Выбрать главу

– Ага. Все по наезженной: как несчастных студентов на митинге дубасить, так полиция первая. А как граждан от настоящих преступников защищать – так в кусты. – подтвердил «делание мозгов» Андрей Степанович.

Слушая их сбивчивые рассказы, Анаколии навострили уши: пришел, что-то там сказал, произнес вслух ужасное имя! Вроде, ничего такого. Да, ничего не было, но предчувствие у господ-жополизов появилось. Предчувствие триумфа и блестящей возможности выслужиться!

– Встань нормально, стоишь тут! – крикнул на Антона Андрей Степанович и дал ему затрещину. Было не так больно, сколько неожиданно и унизительно, а реплика, по своей смысловой нагрузке, походила на «Чё, кого?» от любителя спортивного костюма и кепочки.

Следом, почти без паузы, звонкий подзатыльник прилетел Антону от Фомиченко. И столько ненависти, столько души было вложено в него, что все опешили и уставились на помощника дежурного. Никто не ожидал от этого тюфяка такой прыти и с чего бы это?

Когда заходили разговоры о политике, Фомиченко никогда в них не участвовал. Было бы странно, если б оказалось, что он вообще слышал о Валежникове и оппозиции. А тут выясняется… какой-то криптогосударственник притаился за пультом!

От удивленных взглядов старлей стушевался и вернулся на рабочее место. Потребуй с него сейчас объяснений, он не нашелся бы что сказать. Да, он испытывал к гражданину Нежданову резкую неприязнь, но публично пояснить ее происхождение невозможно. Она иррациональна, и будь озвученной, вызвала бы сомнения в душевном здоровье ненавистника: в задержанном Фомиченко бесила… его молодость.

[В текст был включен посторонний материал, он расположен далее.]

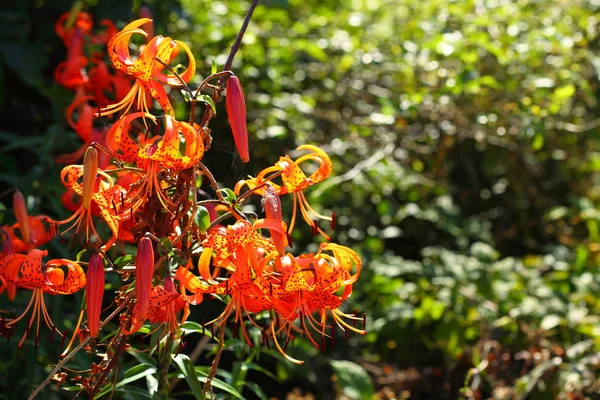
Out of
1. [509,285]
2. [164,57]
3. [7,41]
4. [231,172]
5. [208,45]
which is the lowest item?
[509,285]

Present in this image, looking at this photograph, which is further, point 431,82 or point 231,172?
point 431,82

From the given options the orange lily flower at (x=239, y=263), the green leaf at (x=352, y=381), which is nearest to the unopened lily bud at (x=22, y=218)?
the orange lily flower at (x=239, y=263)

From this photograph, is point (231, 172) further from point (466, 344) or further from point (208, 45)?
point (208, 45)

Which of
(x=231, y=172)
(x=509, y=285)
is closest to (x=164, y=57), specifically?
(x=231, y=172)

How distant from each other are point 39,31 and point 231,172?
1.72m

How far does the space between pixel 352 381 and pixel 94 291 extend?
1323 mm

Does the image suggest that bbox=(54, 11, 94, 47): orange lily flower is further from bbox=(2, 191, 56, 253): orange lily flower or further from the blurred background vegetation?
bbox=(2, 191, 56, 253): orange lily flower

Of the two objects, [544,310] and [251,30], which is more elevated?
[251,30]

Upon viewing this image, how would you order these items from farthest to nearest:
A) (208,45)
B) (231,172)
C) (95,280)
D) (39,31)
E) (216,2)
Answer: (216,2) < (208,45) < (39,31) < (231,172) < (95,280)

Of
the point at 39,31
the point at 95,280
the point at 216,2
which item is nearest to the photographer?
the point at 95,280

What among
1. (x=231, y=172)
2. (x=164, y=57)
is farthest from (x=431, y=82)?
(x=164, y=57)

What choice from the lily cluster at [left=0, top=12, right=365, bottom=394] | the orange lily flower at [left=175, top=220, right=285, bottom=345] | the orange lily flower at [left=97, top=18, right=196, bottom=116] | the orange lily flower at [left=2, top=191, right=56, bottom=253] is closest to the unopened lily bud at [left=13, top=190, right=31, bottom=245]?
the orange lily flower at [left=2, top=191, right=56, bottom=253]

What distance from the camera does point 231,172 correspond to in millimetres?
1442

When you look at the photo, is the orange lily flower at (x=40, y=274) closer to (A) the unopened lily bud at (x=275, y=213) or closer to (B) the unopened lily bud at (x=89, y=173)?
(B) the unopened lily bud at (x=89, y=173)
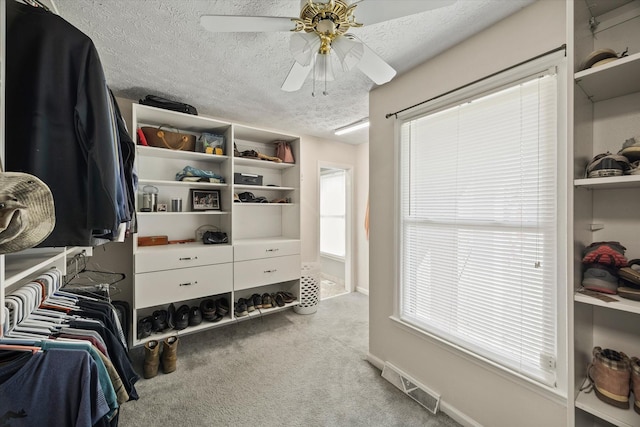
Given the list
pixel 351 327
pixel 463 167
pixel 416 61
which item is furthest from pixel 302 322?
pixel 416 61

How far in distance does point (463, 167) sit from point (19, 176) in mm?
1925

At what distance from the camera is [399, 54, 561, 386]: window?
129 centimetres

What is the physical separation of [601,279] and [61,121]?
1.98 m

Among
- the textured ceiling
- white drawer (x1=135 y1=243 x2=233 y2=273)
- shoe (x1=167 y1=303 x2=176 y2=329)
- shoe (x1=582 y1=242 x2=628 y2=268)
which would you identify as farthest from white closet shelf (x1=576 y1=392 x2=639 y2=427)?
shoe (x1=167 y1=303 x2=176 y2=329)

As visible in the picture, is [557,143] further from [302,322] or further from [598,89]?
[302,322]

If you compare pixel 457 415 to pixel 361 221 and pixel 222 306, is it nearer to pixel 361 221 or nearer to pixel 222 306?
pixel 222 306

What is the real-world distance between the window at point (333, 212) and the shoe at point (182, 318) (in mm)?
2850

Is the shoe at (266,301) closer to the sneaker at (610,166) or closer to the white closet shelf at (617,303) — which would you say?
the white closet shelf at (617,303)

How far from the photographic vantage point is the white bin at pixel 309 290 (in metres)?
3.27

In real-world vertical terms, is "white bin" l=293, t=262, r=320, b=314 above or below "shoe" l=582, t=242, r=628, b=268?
below

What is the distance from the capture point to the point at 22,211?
1.57ft

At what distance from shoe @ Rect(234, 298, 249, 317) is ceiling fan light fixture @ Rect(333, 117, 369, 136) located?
254cm

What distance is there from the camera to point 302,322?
3.05 m

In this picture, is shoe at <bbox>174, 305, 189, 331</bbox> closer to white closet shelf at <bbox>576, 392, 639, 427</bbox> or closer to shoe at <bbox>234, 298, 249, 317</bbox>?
shoe at <bbox>234, 298, 249, 317</bbox>
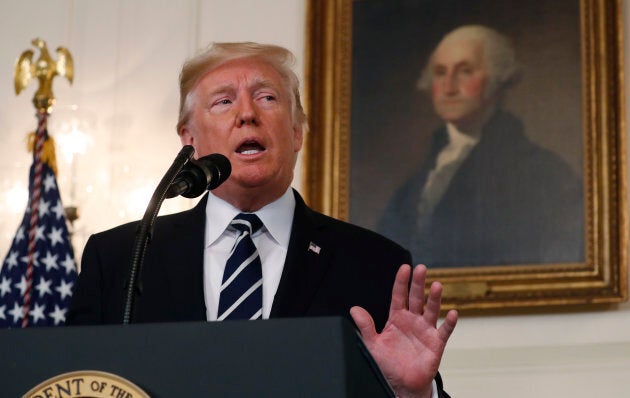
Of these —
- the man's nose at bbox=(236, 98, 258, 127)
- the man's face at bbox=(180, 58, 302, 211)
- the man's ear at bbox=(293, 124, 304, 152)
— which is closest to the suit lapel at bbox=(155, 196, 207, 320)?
the man's face at bbox=(180, 58, 302, 211)

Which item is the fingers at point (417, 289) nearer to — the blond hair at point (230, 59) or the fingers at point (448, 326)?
the fingers at point (448, 326)

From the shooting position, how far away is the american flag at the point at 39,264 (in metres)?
5.86

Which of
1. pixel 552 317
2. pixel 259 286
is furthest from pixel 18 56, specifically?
pixel 259 286

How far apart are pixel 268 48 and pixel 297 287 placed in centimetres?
96

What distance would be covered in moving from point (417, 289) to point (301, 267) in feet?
2.54

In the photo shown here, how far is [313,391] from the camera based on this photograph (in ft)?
5.88

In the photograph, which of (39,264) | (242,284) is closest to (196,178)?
(242,284)

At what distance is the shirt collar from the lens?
338 cm

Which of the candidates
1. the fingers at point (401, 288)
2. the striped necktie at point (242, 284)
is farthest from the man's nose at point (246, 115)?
the fingers at point (401, 288)

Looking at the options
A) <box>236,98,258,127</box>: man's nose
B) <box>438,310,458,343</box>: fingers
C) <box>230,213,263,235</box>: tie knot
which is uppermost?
<box>236,98,258,127</box>: man's nose

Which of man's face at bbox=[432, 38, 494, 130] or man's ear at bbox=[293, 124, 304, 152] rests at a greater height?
man's face at bbox=[432, 38, 494, 130]

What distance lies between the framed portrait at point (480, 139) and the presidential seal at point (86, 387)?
12.6 ft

Старлею было тридцать. Прекрасный возраст, как не посмотри. Но, сам Фомиченко уже от него страдал, потому что молодость, черт ее дери, молодость стала вдруг чем-то не про него.

От сидячей работы, объемные акценты его фигуры сместились книзу, а на голове стала пробиваться плешь. Но не благородная, а-ля Брюс Уиллис, а нелепая, клоками, так что в зеркало лишний раз было больно смотреть. Но, что хуже того, – молодые превратились в каких-то инопланетян, разговаривающих на тарабарском языке, увлекающихся хрен знает чем и в то же самое одевающихся.

Еще три-четыре года назад он был с ними на одной волне. Знал, чем они живут, понимал их шутки, интересы. И вдруг, в какой-то момент, поймал себя на том, что ему с ними не интересно. Приколы их стали казаться глупыми, шутки – неуместными, устремления – мелкими. Их компании стали тяготить, и это было взаимно.

Страшное дело – вариться в собственном соку, не видя себя со стороны. Потому как не в молодости дело. Тридцатник, конечно, не юность, но уж точно не старость. Все дело в службе, которая, вроде как, работа, а по факту – образ жизни. Словно радиация, она въедается в кровь и кости и вылезает наружу профессиональной деформацией.

Будь у Фомиченко возрастные гражданские друзья, он бы заметил, что и с ними ему говорить стало не о чем. Вот, только, кто бы все это ему объяснил…

Своим же умом он дошел до смертельной тоски по молодости и черной ненависти к молодым. Жуткий человек! И тот факт, что этот молокосос занимается неведомой ему политикой, знаком с каким-то там Валежниковым, все это еще раз напомнило старлею, как же сильно он от них отстал. Полоснуло серпом по одному месту. И звон его леща звонил именно по этой невыносимой тоске.

– Фамилию, имя, отчество, дату и место рождения называем! – по-солдафонски проорал дежурный.

Антон продиктовал свои установочные данные и Виктор Валерьевич стал пробивать его по базам: Так, розыск, база паспортов, судимости… О-о! А вот и наш «Гражданин»!

В базе ГАИ за Антоном оказалось два неуплаченных штрафа. Все подошли к монитору с таким выражением на лицах, словно Чекатило, не меньше, случайно попался в их сети!

– Да вы, гражданин Нежданов, злостный неплательщик у нас! – победно произнес Анатолий Ильич: Нарушаем, стало быть!

Да, конечно, «Нарушаем!» Куда ж в вашей конторе без этой фразы!

– Макаров! Пойди, посмотри, Наталья Ивановна на месте? – скомандовал дежурный.

Макаров встал и пошел искать Наталью Ивановну, инспектора по административной практике.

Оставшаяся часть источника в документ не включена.